TEXT SECTION =
==============================

2. Description of the Related Art
In general, a computer system represented by a personal computer includes a bus such as a peripheral component interconnect (PCI) bus, which operates in synchronism with a bus clock signal. The bus is connected to a host system that utilizes various input/output (I/O) devices, and also to an input/output (I/O) processing device. The I/O processing device operates in synchronism with the bus clock signal to perform input/output processing between the I/O device and host system.
Some I/O processing devices perform I/O processing during packet stream data transfer. This type of I/O processing device generally inputs stream data formed of a series of packets, accumulates it in a transfer buffer as data blocks each having a length different from the length of a packet, and outputs the accumulated data to a bus.
When a delay occurs during processing on the bus, a sufficient output processing rate for an input processing rate cannot be acquired in the transfer buffer, which causes overflow. In this case, unless appropriate countermeasures are taken, a defective packet, in which part of data therein is missing, may be output to the bus, thereby causing an error in the host system.
Various countermeasures to be taken when overflow occurs in a buffer have been proposed so far. For instance, Jpn. Pat. Appln. KOKAI Publication No. 2004-320151 discloses a technique for discarding a defective frame that occurs when overflow has occurred in a buffer and data in a packet included in the frame has been lost, thereby preventing occurrence of such a defective frame.
In this technique, although occurrence of defective frames can be avoided, any defective frame, which still contains normal packets, is discarded. Namely, even normal packets are discarded. Further, a frame-receiving side must discard the already received part of a defective frame.

BRIEF DESCRIPTION OF THE SEVERAL VIEWS OF THE DRAWINGS

A general architecture that implements the various feature of the invention will now be described with reference to the drawings. The drawings and the associated descriptions are provided to illustrate embodiments of the invention and not to limit the scope of the invention.

==============================

Data records
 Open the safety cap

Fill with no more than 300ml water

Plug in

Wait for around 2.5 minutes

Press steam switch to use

==============================

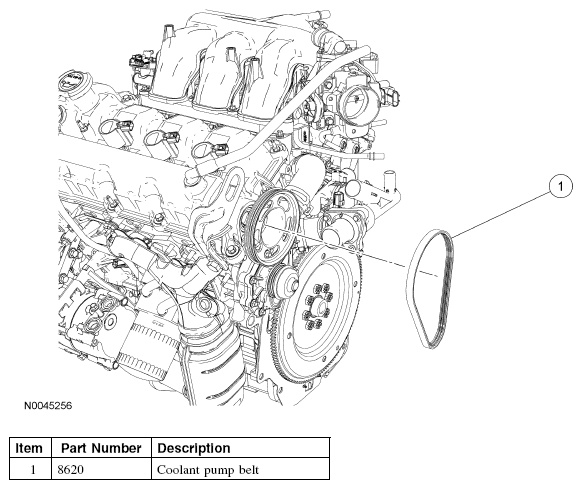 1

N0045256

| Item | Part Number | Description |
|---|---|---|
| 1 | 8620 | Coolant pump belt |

==============================

TASK LIST =
1 – Restate the paragraph beginning "When a delay occurs during processing on the bus" from the passage on I/O processing devices more briefly, keeping its main facts.
2 – Write a continuation of the passage on I/O processing devices, starting after its final sentence.
The data records have no connection to the passage on I/O processing devices.

RESULTS =
1 – A delay on the bus keeps the transfer buffer's output rate from matching its input rate, causing overflow. Without suitable countermeasures, a defective packet with missing data may then be output to the bus and cause an error in the host system.

2 –
FIG. 1 is an exemplary block diagram illustrating an exemplary configuration of a computer system according to an embodiment of the invention;

FIG. 2 is an exemplary conceptual diagram useful in explaining a basic operation example of the I/O processing device appearing in FIG. 1;

FIG. 3 is an exemplary conceptual diagram useful in explaining data accumulated in a preset memory area formed in the system memory appearing in FIG. 1;

FIGS. 4A, 4B and 4C are exemplary conceptual diagrams useful in explaining three states 1 to 3 assumed, upon occurrence of overflow, in the transfer buffer appearing in FIG. 1;

FIGS. 5A, 5B and 5C are exemplary conceptual diagrams useful in explaining data stored in the memory area of the system memory, appearing in FIG. 1, in accordance with the states shown in FIGS. 4A, 4B and 4C;

FIG. 6 is an exemplary timing chart illustrating an operation example corresponding to state 2 shown in FIG. 4B; and

FIG. 7 is an exemplary timing chart illustrating an operation example corresponding to state 3 shown in FIG. 4C.

DETAILED DESCRIPTION

Various embodiments according to the invention will be described hereinafter with reference to the accompanying drawings. In general, according to one embodiment of the invention, an input/output processing device includes an input controller configured to sequentially input stream data including a plurality of successive packets each having a fixed length, the input controller inputting the stream data in units of data blocks each having a first length shorter than the fixed length, an output controller configured to sequentially output, to a bus, data blocks each having a second length different from the fixed length, a transfer buffer configured to accumulate data blocks input by the input controller while data blocks are output to the bus by the output controller, and a transfer-buffer input controller configured to eliminate overflow, when the overflow occurs in the transfer buffer, by at least temporarily interrupting a data input operation of the input controller, and to cause the input controller to resume the data input operation with at least one of the packets lost.
FIG. 1 is a block diagram illustrating an exemplary configuration of a computer system according to the embodiment.
The computer system of FIG. 1 is, for example, a personal computer, and includes an input/output processing device (hereinafter referred to as “the I/O processing device”) 1, host system 2, bus 3, input/output device (hereinafter referred to as “the I/O device”) 10, etc. The I/O processing device 1 is connected between the I/O device 10 and bus 3. The host system 2 is connected to the I/O processing device 1 via the bus 3. The bus 3 is, for example, a PCI bus.
The I/O device 10 includes a stream input controller 11, transfer buffer 12, bus master operation controller (data output controller) 13, transfer-buffer input controller 14 and transfer-buffer output controller 15. The host system 2 includes a system memory 21 and controller 22.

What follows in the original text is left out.